The Very Large Array is used to make radio continuum observations of a sample of 12 distant (z=1) high luminosity 3CR galaxies. Images with arcsecond resolution are produced at the 20cm and 6 cm wavelengths. The total and polarized intensity images are used to create maps of the fractional polarization, depolarization, rotation measure, and spectral index distributions. Additional arcsecond resolution observations at 2 cm wavelength, higher resolution 6 cm and 2 cm wavelength maps, and optical R band continuum and emission-line images of [OII] 3727 wavelength are presented for 3C337. The results show that a galaxy scale, two-phase Faraday medium capable of depolarizing the radio emission exists in the environments of the sample galaxies.
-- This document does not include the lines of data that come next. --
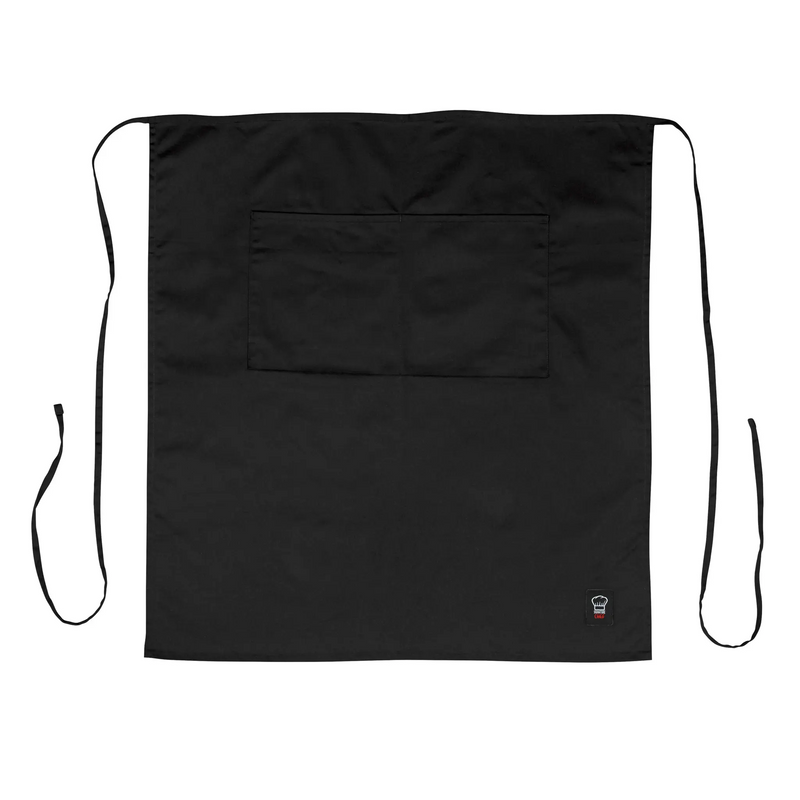 Winco bistro full length apron in black, front view showing the knee-length cut, divided front pocket and ties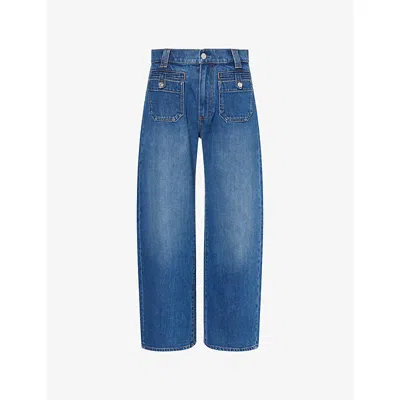Paige Womens Paradox Arellia Ankle Barrel-leg Denim Jeans In Blue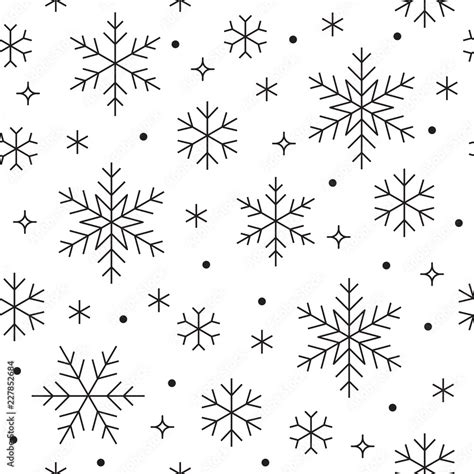 Seamless Pattern With Black Snowflakes On White Background Flat Line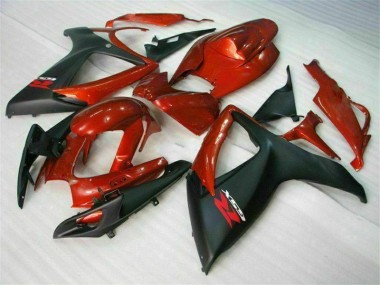 Rojo Negro Inyección Kit Carenado GSXR 600 / 750 K6 06-07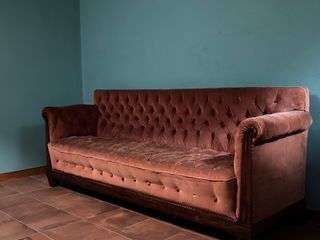 Sofá Chester Vintage Terciopelo Marrón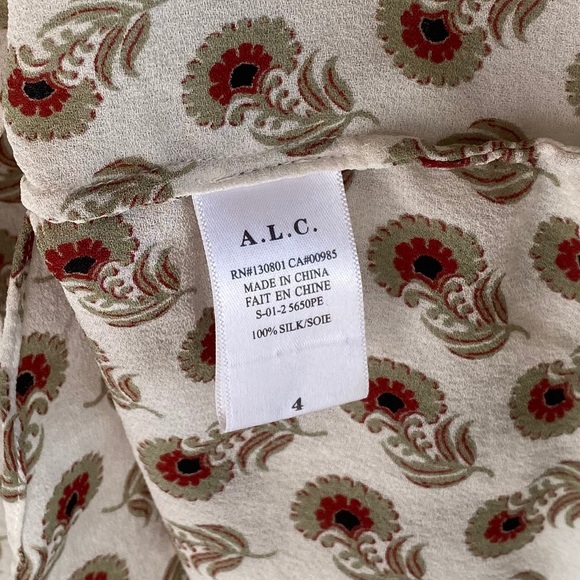 A.L.C Iggy Top in Eggshell & Sage Multi Size 4 - Picture 11 of 13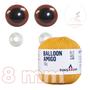 Imagem de Kit 1 Fio Balloon Amigo - Pingouin + Olhos castanhos com trava de segurança 8 mm - Círculo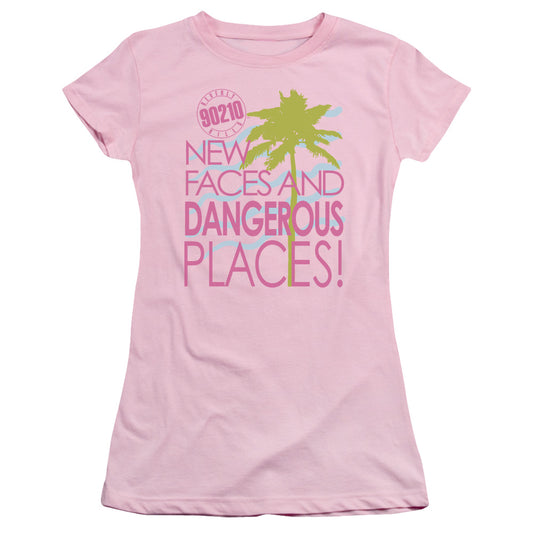 90210 Tagline Junior Sheer Cap Sleeve Womens T Shirt Pink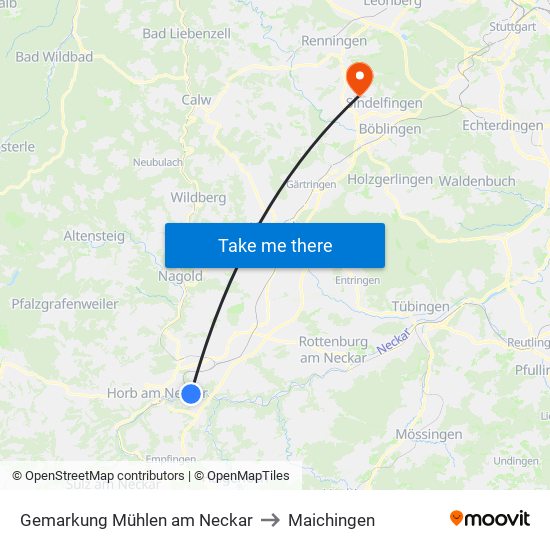 Gemarkung Mühlen am Neckar to Maichingen map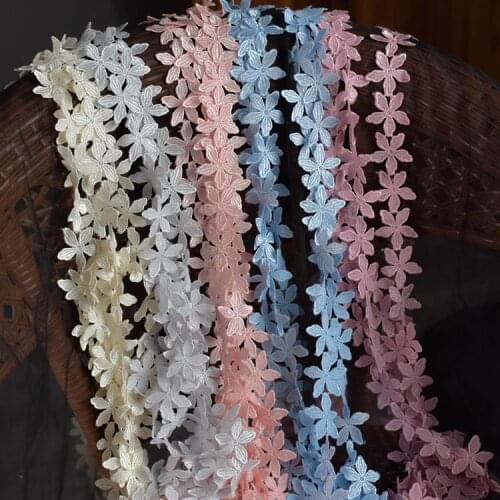 Multicolor water-soluble flower lace accessories DIY embroidery headband, costume bridal wedding accessories, 5-petal flower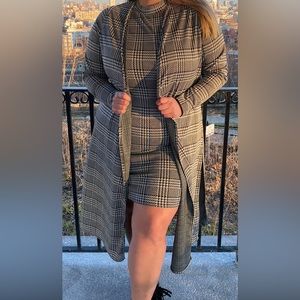 2PC b&w plaid dress and duster set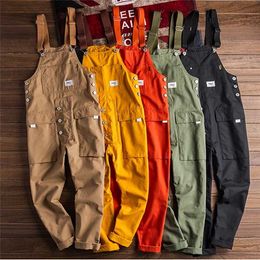 Men's Loose Cargo Bib Overalls Pants Multi-Pocket Overall Men Casual Coveralls Suspenders Jumpsuits Rompers Wear Coverall 211202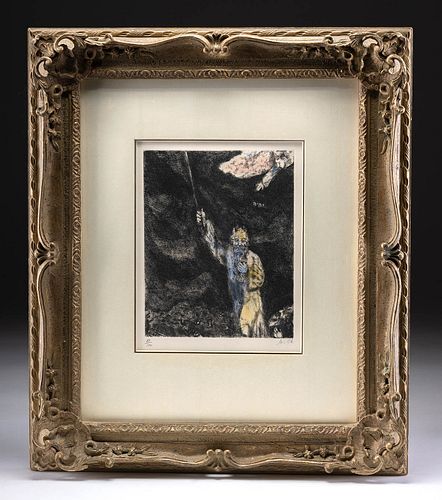 MARC CHAGALL ETCHING "DARKNESS OVER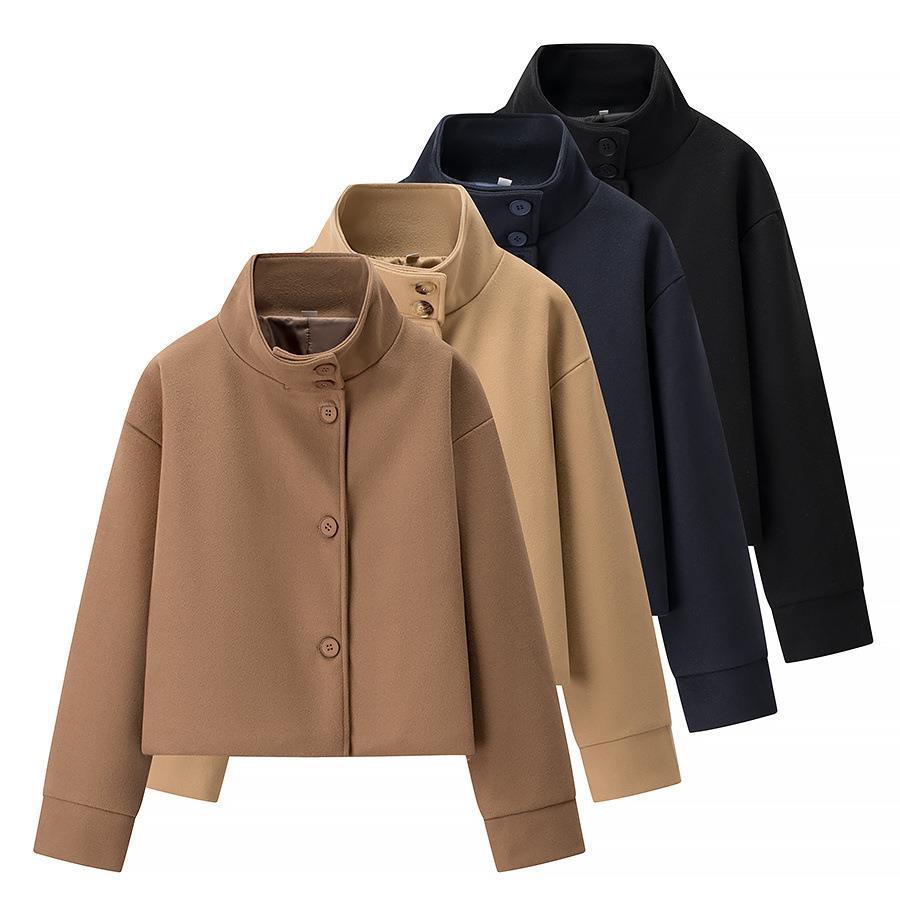 Damen elegante Kurzjacke mit Stehkragen und modischen Knopfdetails EB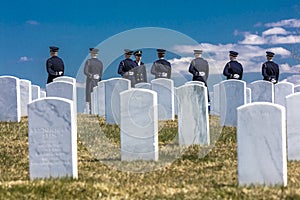 MARCH 26, 2018 - ARLINGTON, WASHINGTON D.C. - Honor Guard anticipates Burial at Arlington National. Saluting, photo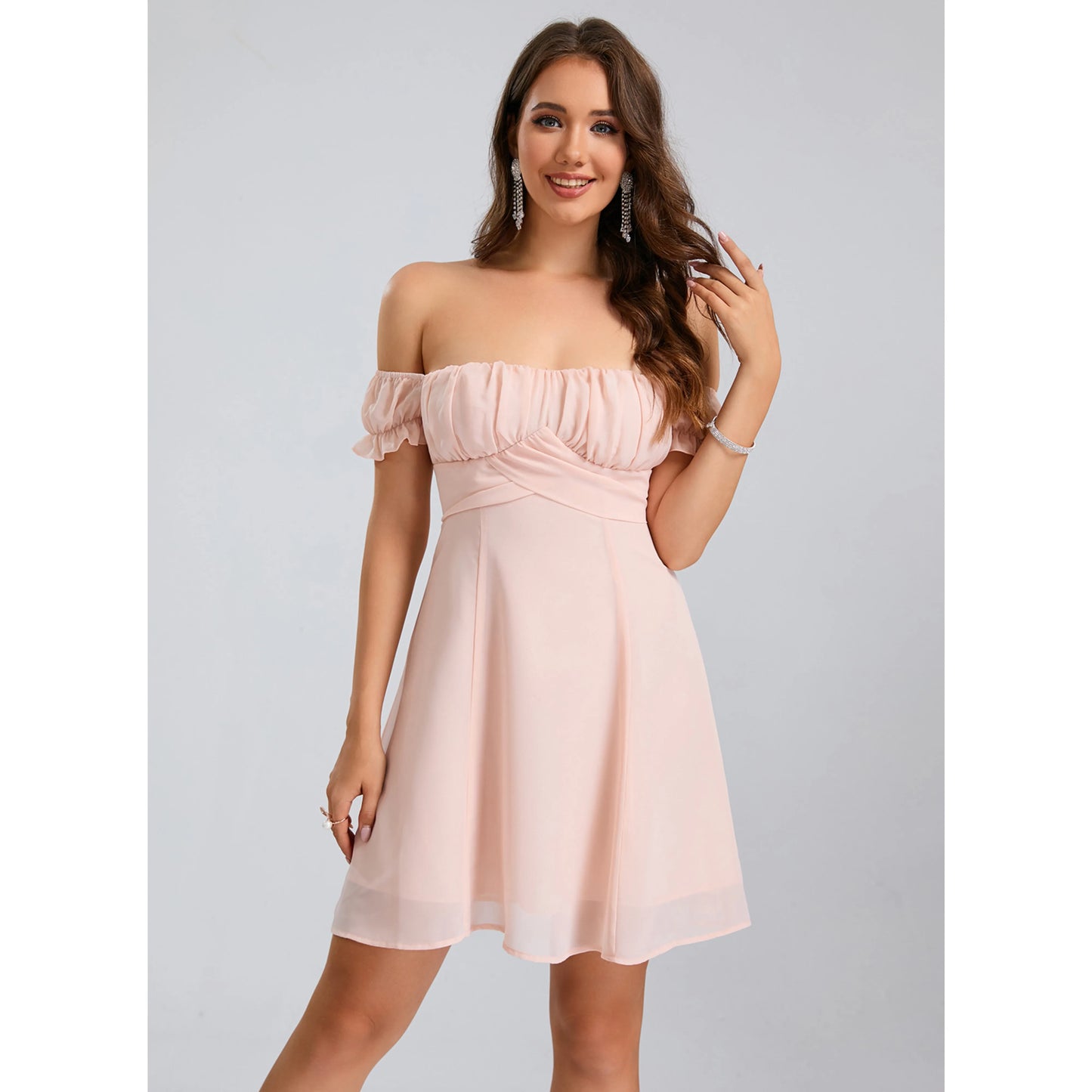 Elegant A-Line Off-Shoulder Ruffled Charming Light Pink Short Homecoming Dresses For Women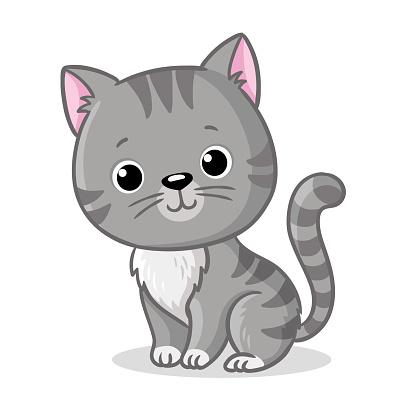 Ilustración de Gatito Gris Sentado Sobre Un Fondo Blanco Linda Mascota En  Estilo De Dibujos Animados y más Vectores Libres de Derechos de Gato  doméstico - iStock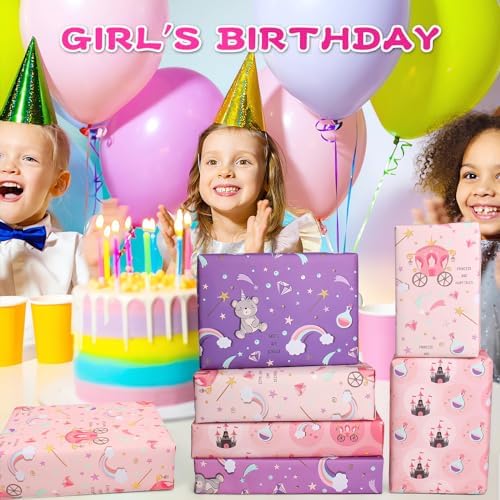 Edunass Wrapping Paper Girls Birthday Wrapping Paper Sheets,Purple Castle Pink Gift Wrapping Paper Set Gift Wrap Birthday Paper(6 Sheets 28" Lx20 W per Sheet)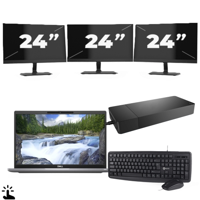 Dell Latitude 7320 - Intel Core i7-11e Generatie - 13 inch - Touch - 16GB RAM - 256GB SSD - Windows 11 Home + 3x 24 inch Monitor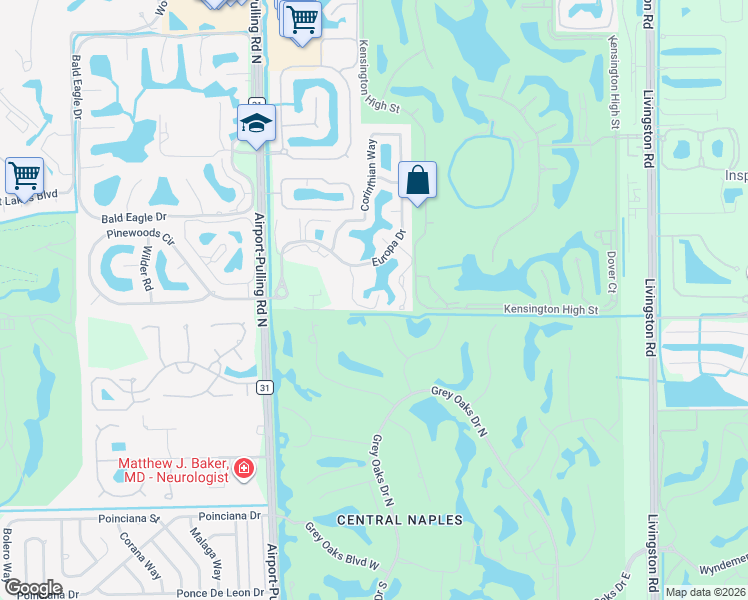 map of restaurants, bars, coffee shops, grocery stores, and more near 3320 Olympic Drive in Naples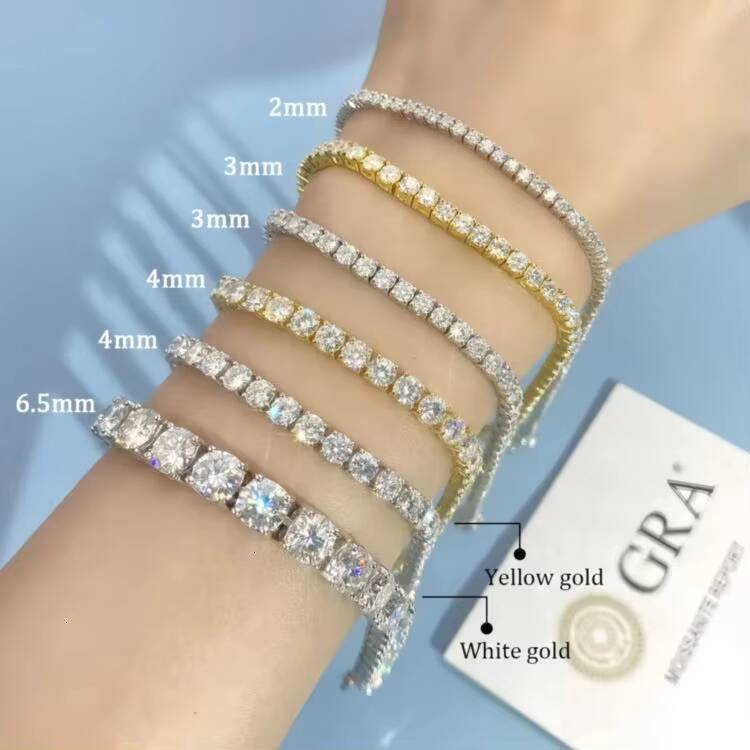 Best Selling Hip Hop 925 Sterling Silver 2mm 3mm 4mm 5mm 65mm VVS Moissanite Diamond Necklace Moissanite Tennis Chain stainless steel jewelry - view 3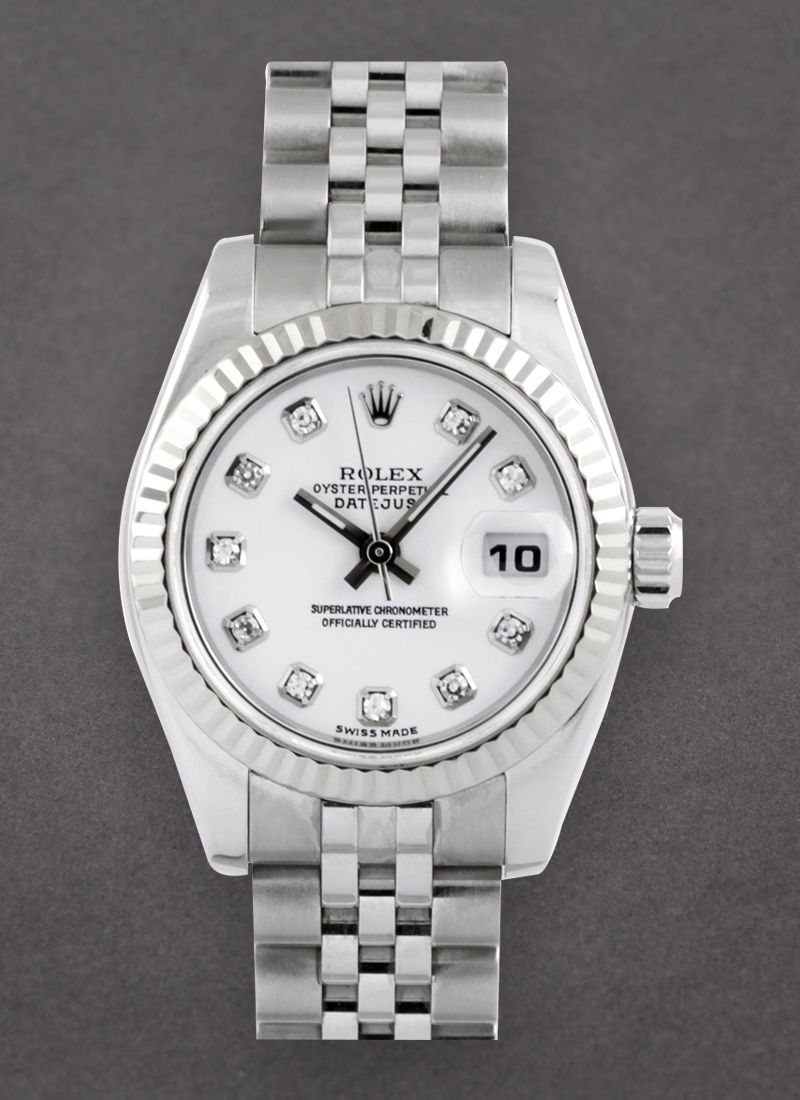 Pre-Owned Rolex Datejust Lady's in Steel with White Gold Fluted Bezel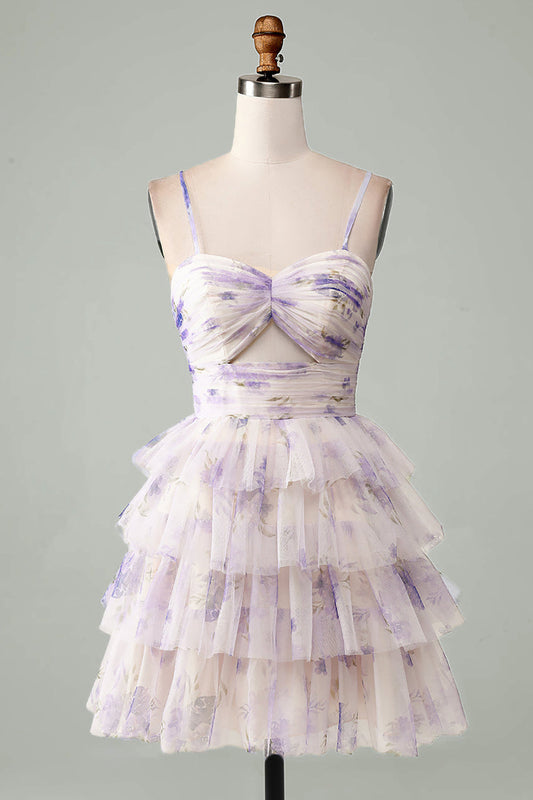 Lavender Flower A-Line Spaghetti Straps Tiered Pleated Short Homecoming Dress Sexy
The warm phase is observed in emission lines, while the hot gas can presently be seen only through its Faraday effects. Suggestive evidence for dynamically significant interactions between the emission-line gas and the radio sources is presented.
Numerical simulations of the interaction of a Mach 4 relative velocity slip surface with several trains of incident nonlinear sound waves are performed using the Piecewise-Parabolic Method. A resonance in the response of the slip surface to the waves is demonstrated, confirming analytical predictions. Characteristic combinations of nonlinear waves associated with finite kinks which propagate along the slip surface are generated only when the waves are incident at nearly the predicted resonant angle. The width of the resonance decreases as the incident wave strength is reduced.
PPM simulations of the supersonic slip surface between 10:1 density ratio fluids are made at M = 1, 1.9, and 4. Further simulations test the effects of grid resolution, the SLIC interface tracking method, and the initial transverse perturbation. The slip surface has a different characteristic response on either side of the linear stability limit of M = 1.77. Below this limit the slip surface promptly rolls up into large scale vortices. At Mach 4 the evolution is dominated by the propagating kink modes notes above, and the interface is much more stable. Transition behavior is observed at M = 1.9, with neither response dominant. The mass and momentum entrainment efficiencies measured in the simulations decrease with increasing Mach number, and scaling arguments suggest that astrophysically significant amounts of ambient material can be entrained by extragalactic radio sources.